White Riot

We swear a lot: Limp Bizkit's Fred DurstPhoto: Doug Bizzaro/Corbis Outline

When hip-hop rocks – starting with Run-D.M.C.’s “Rock Box,” through Vernon Reid’s scrawling guitar solo on Public Enemy’s “Sophisticated Bitch,” and all the way to the new Outkast album – it’s usually because the genre’s producers need to add an extra layer to their aural assault. When the two are brought together for more commercial reasons, as on 1993’s soundtrack to Judgment Night, the results feel safe and artificial by comparison.

What’s interesting about today’s rap-rock hybrids isn’t fusion for its own sake but hearing how those who grew up on one genre interpret the other. During the late eighties, hip-hop covered so much musical and lyrical territory – from De La Soul to N.W.A. – that even two artists who grew out of the white rap outfit House of Pain can come up with different interpretations. For former front man Everlast, hip-hop is a vehicle for self-examination. For Limp Bizkit, whose D.J. Lethal started in House of Pain, it’s just a means to say “Fuck you.”

Everlast, born Erik Schrody, brought blues-influenced introspection (and an acoustic guitar) to his 1998 solo debut, Whitey Ford Sings the Blues.
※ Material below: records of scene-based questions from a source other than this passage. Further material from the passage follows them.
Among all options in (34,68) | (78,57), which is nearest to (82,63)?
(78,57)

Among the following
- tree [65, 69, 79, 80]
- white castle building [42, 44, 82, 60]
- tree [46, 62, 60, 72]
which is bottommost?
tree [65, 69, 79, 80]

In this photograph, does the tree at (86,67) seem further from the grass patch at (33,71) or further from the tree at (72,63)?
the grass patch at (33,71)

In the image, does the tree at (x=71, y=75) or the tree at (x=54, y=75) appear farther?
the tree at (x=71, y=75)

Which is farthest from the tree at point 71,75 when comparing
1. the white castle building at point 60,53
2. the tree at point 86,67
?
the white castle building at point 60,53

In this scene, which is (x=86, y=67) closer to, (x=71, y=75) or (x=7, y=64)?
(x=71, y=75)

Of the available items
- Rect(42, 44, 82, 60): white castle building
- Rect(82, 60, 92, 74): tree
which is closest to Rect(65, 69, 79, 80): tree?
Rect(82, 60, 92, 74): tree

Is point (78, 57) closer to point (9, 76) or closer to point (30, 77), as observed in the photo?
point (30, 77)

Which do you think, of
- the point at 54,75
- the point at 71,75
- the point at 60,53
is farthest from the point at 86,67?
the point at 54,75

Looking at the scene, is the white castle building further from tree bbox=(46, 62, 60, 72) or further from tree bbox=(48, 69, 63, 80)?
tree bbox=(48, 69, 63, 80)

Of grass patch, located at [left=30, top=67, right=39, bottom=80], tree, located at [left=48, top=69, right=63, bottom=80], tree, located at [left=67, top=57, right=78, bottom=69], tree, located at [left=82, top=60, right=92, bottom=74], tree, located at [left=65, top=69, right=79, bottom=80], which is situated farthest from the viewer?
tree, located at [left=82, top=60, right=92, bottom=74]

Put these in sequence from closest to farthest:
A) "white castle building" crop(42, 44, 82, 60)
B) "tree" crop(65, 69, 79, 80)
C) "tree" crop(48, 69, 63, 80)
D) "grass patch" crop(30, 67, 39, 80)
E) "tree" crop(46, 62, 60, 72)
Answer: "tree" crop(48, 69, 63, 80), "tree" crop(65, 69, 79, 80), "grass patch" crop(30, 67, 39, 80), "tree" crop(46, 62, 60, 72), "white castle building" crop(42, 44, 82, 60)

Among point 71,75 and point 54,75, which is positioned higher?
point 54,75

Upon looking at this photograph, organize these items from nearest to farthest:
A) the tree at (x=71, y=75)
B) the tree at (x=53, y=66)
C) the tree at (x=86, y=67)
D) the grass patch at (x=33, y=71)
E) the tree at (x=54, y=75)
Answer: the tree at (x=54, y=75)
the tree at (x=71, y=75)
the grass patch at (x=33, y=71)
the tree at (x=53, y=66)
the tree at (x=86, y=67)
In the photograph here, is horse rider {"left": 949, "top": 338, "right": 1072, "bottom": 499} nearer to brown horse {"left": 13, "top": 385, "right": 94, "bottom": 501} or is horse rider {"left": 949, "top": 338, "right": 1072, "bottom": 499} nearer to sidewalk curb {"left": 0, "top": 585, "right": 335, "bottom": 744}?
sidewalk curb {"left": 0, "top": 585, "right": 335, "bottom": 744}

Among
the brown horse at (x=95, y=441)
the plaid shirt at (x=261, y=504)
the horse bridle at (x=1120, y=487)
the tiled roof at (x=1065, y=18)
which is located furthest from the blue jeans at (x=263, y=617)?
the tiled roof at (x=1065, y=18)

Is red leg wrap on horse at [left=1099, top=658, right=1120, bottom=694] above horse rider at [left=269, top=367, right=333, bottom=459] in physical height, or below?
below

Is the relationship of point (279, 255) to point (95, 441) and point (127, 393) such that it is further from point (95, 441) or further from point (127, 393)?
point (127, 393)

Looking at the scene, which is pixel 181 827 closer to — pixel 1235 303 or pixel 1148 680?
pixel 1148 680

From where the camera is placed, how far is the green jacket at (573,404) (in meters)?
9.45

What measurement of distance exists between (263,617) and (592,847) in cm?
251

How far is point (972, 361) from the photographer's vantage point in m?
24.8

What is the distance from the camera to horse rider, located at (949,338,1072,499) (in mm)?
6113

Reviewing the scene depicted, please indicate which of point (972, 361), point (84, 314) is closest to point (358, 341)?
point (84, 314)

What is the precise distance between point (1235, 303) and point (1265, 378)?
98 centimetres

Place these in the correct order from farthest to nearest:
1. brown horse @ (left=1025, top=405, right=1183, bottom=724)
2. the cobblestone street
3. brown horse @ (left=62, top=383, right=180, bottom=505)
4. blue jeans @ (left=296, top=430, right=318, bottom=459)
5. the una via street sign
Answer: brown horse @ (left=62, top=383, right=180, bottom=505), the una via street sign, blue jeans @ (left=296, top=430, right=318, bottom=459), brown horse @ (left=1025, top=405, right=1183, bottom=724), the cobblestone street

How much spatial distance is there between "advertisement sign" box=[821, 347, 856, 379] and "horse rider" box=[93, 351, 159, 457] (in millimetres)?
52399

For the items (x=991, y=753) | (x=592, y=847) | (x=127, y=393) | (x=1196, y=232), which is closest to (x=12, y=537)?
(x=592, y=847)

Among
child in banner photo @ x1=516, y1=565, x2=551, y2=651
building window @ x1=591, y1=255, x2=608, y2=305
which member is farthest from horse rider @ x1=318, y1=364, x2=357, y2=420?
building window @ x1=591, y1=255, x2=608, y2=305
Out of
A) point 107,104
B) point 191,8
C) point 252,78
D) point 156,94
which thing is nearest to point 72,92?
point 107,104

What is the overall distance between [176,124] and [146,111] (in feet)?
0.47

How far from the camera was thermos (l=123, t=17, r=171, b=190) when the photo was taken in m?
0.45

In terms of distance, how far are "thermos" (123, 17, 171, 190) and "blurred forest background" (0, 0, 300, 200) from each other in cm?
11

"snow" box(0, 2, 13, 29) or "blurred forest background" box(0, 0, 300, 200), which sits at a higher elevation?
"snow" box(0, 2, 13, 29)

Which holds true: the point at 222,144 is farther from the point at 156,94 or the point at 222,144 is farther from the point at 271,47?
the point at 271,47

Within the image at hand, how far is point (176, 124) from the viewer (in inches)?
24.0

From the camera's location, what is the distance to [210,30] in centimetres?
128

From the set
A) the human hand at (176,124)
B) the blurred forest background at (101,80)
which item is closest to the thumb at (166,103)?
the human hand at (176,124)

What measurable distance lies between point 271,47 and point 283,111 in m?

A longtime hard partyer who converted to Islam, he wrote ambitiously, if not always eloquently, about death and race on mournful songs like “Ends” and “What It’s Like.” His second album, Eat at Whitey’s (Tommy Boy), explores the same ideas, this time by piling on simplistic race-based imagery (“black Jesus,” “black coffee,” “white devils”) and ponderous musings on death (“We’re All Gonna Die,” “I Can’t Move”). This narrow focus might have worked, if Everlast were a skilled enough storyteller to bring anything new to hip-hop’s thinking about race and death. But when he isn’t spouting hip-hop clichés ("players playin’ ballers ballin’ "), he’s invoking blues ones ("Angel and the gin and the beast within say I’m gonna die”).

The rapper’s nicotine-scarred voice does sound bluesy, and his raps are serious without being arch like Beck’s. The album’s sound – a marriage of classical string arrangements and sparse drum beats – makes the guitar stomp of his rap-rock peers seem more one-dimensional than ever. But Everlast’s blues are one-shaded – nothing on Eat at Whitey’s approaches the grim fatalism of the Geto Boys’ “Mind Playin’ Tricks on Me,” Eminem’s “Rock Bottom,” or even Snoop Doggy Dogg’s “Murder Was the Case.”

Limp Bizkit also get stuck in sameness, but while Everlast tries to tackle big themes, Limp Bizkit settle for hip-hop’s simplest trope: the successful rapper surrounded by jealous “haters.” Unlike Puff Daddy, however, Limp Bizkit front man Fred Durst has reason to think the world – or at least rock critics and fellow musicians like Trent Reznor – are out to get him. Thanks to “Nookie,” Durst has become a symbol of rap-rock misogyny, and the band’s calamitous performance at Woodstock ‘99 – which climaxed in Durst’s asking fans to heed the words of “Break Stuff” – has been blamed for much of what went wrong with the festival, from the riots to the rapes.

Limp Bizkit’s new album, Chocolate Starfish and the Hot Dog Flavored Water (Interscope), begins with Durst’s offensive against Reznor (“You wanna fuck me like an animal,” he complains, in an interpolation of Nine Inch Nails’ “Closer”) and continues in the same vein (“My Generation” advises “Don’t fuck with this generation”). Elsewhere, Durst offers his piggish take-it-or-leave-it stance on relationships ("It’s my way or the highway,” he gleefully whines on “My Way”), his fantasies of the hip-hop high life ("Livin’ It Up”), and his delight with obscenity ("If I say fuck two more times that’s 46 fucks in this fucked-up rhyme”). Limp Bizkit’s music is just as predictable, complete with scratches, guitar squalls, and mosh-pit crescendos.

The lie at the center of Durst’s music (and to some extent, Eminem’s) is that anti-everything outrageousness is what separates the men from the boy bands. But as Durst’s duet with Christina Aguilera on the MTV Video Music Awards proved, the line between the two is erasable with a phone call from Viacom.